Fiquei muito triste.
Pelo que acontecera e por me ter avivado outra vez o episódio com o Pedro.
Eu era diretor do Rádio Clube Português e o Pedro estava a passar por um mau bocado. A nossa relação era absolutamente umbilical, devia-lhe e devo-lhe bastante.
Quando ele me falou eu já tinha a grelha pronta e contratualizada com os acionistas, os espanhóis da Prisa. Na nossa conversa contei-lhe tudo, mas fui tristemente voluntarista. Garanti-lhe que ele faria parte do projeto, mas que nos primeiros seis meses precisava que fizesse um programa noturno de segunda a sexta-feira por ser o único espaço livre na antena.

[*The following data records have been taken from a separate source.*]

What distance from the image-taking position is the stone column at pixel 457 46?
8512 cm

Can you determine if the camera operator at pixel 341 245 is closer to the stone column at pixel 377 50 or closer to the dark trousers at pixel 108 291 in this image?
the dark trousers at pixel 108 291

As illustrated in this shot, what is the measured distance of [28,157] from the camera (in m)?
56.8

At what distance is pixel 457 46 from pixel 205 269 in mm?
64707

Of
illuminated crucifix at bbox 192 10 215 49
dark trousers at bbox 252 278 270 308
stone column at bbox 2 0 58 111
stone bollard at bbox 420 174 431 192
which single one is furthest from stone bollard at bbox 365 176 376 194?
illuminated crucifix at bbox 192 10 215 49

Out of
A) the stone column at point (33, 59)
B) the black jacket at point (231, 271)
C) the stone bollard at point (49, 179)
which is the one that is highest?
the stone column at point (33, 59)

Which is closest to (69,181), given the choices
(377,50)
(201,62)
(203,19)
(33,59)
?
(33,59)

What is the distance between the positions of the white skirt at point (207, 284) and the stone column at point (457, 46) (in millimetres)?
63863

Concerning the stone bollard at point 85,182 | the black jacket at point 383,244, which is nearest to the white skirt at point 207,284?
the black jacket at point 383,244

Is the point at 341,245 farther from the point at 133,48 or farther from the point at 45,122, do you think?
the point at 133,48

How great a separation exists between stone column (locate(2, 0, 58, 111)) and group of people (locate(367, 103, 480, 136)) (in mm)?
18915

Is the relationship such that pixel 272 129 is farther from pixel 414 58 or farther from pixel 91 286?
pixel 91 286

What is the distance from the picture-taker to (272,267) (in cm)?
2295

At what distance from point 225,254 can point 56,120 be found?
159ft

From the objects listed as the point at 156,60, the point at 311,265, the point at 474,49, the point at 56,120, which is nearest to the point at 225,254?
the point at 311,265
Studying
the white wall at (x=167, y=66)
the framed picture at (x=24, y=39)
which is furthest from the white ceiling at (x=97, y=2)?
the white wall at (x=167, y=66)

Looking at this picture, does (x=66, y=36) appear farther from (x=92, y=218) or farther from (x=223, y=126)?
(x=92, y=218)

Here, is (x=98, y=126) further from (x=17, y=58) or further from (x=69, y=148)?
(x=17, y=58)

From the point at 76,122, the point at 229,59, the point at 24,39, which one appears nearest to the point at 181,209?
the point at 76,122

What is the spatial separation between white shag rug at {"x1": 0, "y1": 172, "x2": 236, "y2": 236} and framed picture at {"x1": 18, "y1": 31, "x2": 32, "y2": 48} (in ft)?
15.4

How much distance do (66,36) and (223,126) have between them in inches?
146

Eu só tinha de convencer a administração, ele que desse como certo isso.
5.
Não convenci a administração.
E protelei a chamada para o Pedro por até ao último momento achar que conseguiria desbloquear.
E só a uma semana da estreia do Rádio Clube falámos.
Uma mancha que nunca apagarei.
Só nos reconciliámos um ano antes da sua morte. Convidou-me para os seus 50 anos, eu não apareci. Não me queria magoar mais e não desejava abraçá-lo e não ser como os abraços de que me recordava.
Um dia, estava a almoçar sozinho e alguém me telefonou a perguntar se já sabia.
Eu não sabia.
E chorei a morte do Pedro numa pizzaria perto da Gulbenkian.
Foi esta a conversa que eu e o João tivemos.
Antes de um abraço que me soube ao passado e à amizade.
Por isso, o João Gobern é o amigo que eu gostaria de ter.
Um dos mais extraordinários jornalistas que este país viu nascer.